この第1,2電流経路251,252を流れる電流が大きいと、ハイサイド回路部204に形成される寄生トランジスタや寄生サイリスタがオンし、ハイサイド回路部204の誤動作や局所的な破壊が生じる虞がある。また、第1,2電流経路251,252を流れる電流がローサイド回路部205に流れ込み、ローサイド回路部205の誤動作や局所的な破壊が生じる虞がある。したがって、HVIC200の負電圧サージ耐量を向上させる方法として、HVIC200の各部のレイアウトを工夫する方法がある。

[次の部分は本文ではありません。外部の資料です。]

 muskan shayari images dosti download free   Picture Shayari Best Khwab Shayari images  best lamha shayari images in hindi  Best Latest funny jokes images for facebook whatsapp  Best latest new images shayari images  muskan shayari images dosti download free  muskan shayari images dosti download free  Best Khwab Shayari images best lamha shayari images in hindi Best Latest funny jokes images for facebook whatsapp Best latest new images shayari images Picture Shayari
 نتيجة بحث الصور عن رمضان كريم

具体的には、ハイサイド回路部204をHVJT203から離して配置したり、HVJT203とローサイド回路部205との間にGNDピックアップ領域215を配置するなどが挙げられる。
また、負電圧サージ耐量を向上させたHVICとして、レベルシフタに属するスイッチング素子のドレイン電極と、ハイサイド回路部を構成する増幅器に属するMOSトランジスタのゲート電極との間に、ダイオードを配置した装置が提案されている(例えば、下記特許文献1(第0048〜0049段落)参照。)。下記特許文献1では、HVJTを構成する寄生ダイオードを通じて流れる電流を、スイッチング素子とハイサイド回路部との間に配置したダイオードによって阻止している。また、下記特許文献1では、SOI(Silicon on Insulator)基板を用いることで、半導体基板の積層構造に基づく寄生ダイオードが形成されることを防止している。

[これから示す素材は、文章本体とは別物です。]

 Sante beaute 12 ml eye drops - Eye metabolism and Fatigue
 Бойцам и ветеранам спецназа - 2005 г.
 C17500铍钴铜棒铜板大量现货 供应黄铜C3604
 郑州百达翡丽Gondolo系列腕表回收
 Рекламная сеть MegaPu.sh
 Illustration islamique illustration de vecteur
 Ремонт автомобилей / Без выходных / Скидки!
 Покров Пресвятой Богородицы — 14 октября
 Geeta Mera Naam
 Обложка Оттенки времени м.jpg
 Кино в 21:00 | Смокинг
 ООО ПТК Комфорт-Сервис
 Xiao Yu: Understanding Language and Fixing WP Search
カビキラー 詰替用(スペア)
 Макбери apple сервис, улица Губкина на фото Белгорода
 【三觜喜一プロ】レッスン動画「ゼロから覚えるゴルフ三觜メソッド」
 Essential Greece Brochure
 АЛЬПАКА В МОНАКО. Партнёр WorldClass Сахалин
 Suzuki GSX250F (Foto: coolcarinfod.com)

また、別のHVICとして、HVJTの幅を中間電位領域に対向する部分で他の部分よりも広げた装置が提案されている(例えば、下記特許文献2(第0105段落、第7図)参照。)。下記特許文献2では、HVJTを構成する寄生ダイオードのカソード抵抗を中間電位領域付近で相対的に高くすることで、負電圧サージ入力時に正孔の注入が局部的に少ない領域をHVJTの内部に選択的に形成している。
以下に添付図面を参照して、この発明にかかる高耐圧集積回路装置の好適な実施の形態を詳細に説明する。本明細書および添付図面においては、nまたはpを冠記した層や領域では、それぞれ電子または正孔が多数キャリアであることを意味する。また、nやpに付す+および−は、それぞれそれが付されていない層や領域よりも高不純物濃度および低不純物濃度であることを意味する。なお、以下の実施の形態の説明および添付図面において、同様の構成には同一の符号を付し、重複する説明を省略する。
(実施の形態1)
実施の形態1にかかる高耐圧集積回路装置(HVIC)の構造について、電力変換用ブリッジ回路の上アームのIGBTを駆動する場合を例に図1〜4,10を参照しながら説明する。図1は、実施の形態1にかかる高耐圧集積回路装置の平面レイアウトを示す平面図である。例えば、図1に示す実施の形態1にかかるHVIC100が、電力変換用ブリッジ回路300の一相分を構成するIGBT301,302のうちの高電位側(ハイサイド側)のIGBT(上アームのIGBT)301を駆動する場合を例に説明する。すなわち、実施の形態1にかかるHVIC100の接続例は、図10の符号200を符号100に代えた構成である。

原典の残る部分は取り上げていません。